Nia Guzman is suing Chris Brown for more child support.

“Nia is absurd. She’s been living in California for months and has established residency there just so she could take Chris to court in LA for more child support! The case is already in effect and Nia wants more than what they agreed upon in Houston. She wants more — way more — because Royalty deserves every opportunity that life has to offer. Chris continues to flash his gold and diamonds around on Instagram, and him buying a new Ferrari every day infuriates Nia. She’s trying to secure Royalty’s future and she wishes Chris would understand that,” a source close to Chris tells HollywoodLife.com exclusively.


Attorney Joseph Nivin says:

Where do I start?

When you have someone who wants more child support from you, it is a terrible idea to: (1) flash your gold around on Instagram, (2) add your diamonds to your Instagram, (3) buy a new Ferrari (at all, and doing this in multiple is icing on the cake), and (4) publicizing your new Ferraris.

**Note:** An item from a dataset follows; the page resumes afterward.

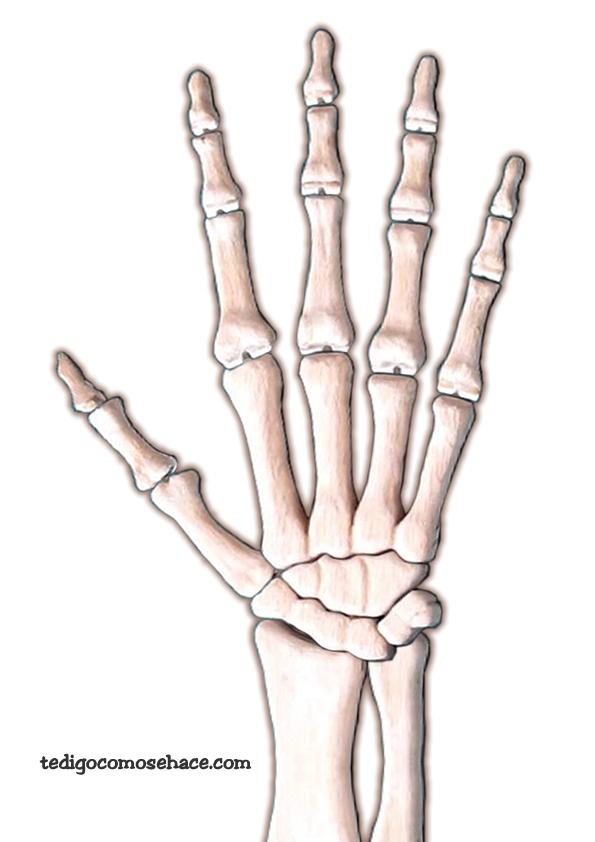 Results for Esqueleto De La Mano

Chris Brown needs legal advice, but that’s the least of his problems.  He desperately needs common sense.

Now, let’s talk about what Chris is paying.

According to the article, Chris Brown is ordered to pay $2,500.00 per month, plus 100% of his daughter’s medical care, education, and child care.

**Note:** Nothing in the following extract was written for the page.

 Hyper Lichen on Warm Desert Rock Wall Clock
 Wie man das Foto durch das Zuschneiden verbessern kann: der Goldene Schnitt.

The $2,500.00 per month is known as “basic support.”  That is supposed to cover the payor’s contributions to daily expenses: food, shelter, clothing, school supplies, utilities, etc.  This number is a percentage of the payor’s income (after deductions, including Social Security and Medicare taxes, and NYC or Yonkers taxes).  That percentage is 17% for one child, 25% for two children, 29% for three children, 31% for four children, and 35% and up for five or more children.

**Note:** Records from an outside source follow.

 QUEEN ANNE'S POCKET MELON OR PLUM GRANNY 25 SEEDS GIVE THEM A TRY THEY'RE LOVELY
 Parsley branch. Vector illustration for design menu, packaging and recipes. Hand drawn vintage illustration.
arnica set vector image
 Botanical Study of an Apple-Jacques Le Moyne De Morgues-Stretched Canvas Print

Where a parent is paying $2,500.00 per month in basic support for one child, that generally means that the parent has a solidly upper-middle class income.  However, there are a lot of people out there paying this amount who could only dream of affording one Ferrari.

The “add-on” expenses, medical care, education, and child care, are determined by what percentage of the combined parental income is earned by the non-custodial parent.  For example, if the non-custodial parent earns $60,000.00 per year, and the custodial parent earns $40,000.00 per year, then the non-custodial parent earns 60% of the combined parental income.  Therefore, the court will order that parent to pay 60% of the child’s unreimbursed medical expenses, and 60% of the child care expenses.  The court can, but does not have to, order the parent to also pay 60% of the child’s educational expenses.

The court will usually expect the custodial parent to work and earn an income.  Therefore, the non-custodial parent usually does not have to pay 100% of the add-on expenses like Chris Brown does.  However, there are many non-custodial parents who earn much less than Chris Brown who have to pay for close to all of the add-ons, often because the custodial parent’s earning capacity decreased because of child-rearing responsibilities.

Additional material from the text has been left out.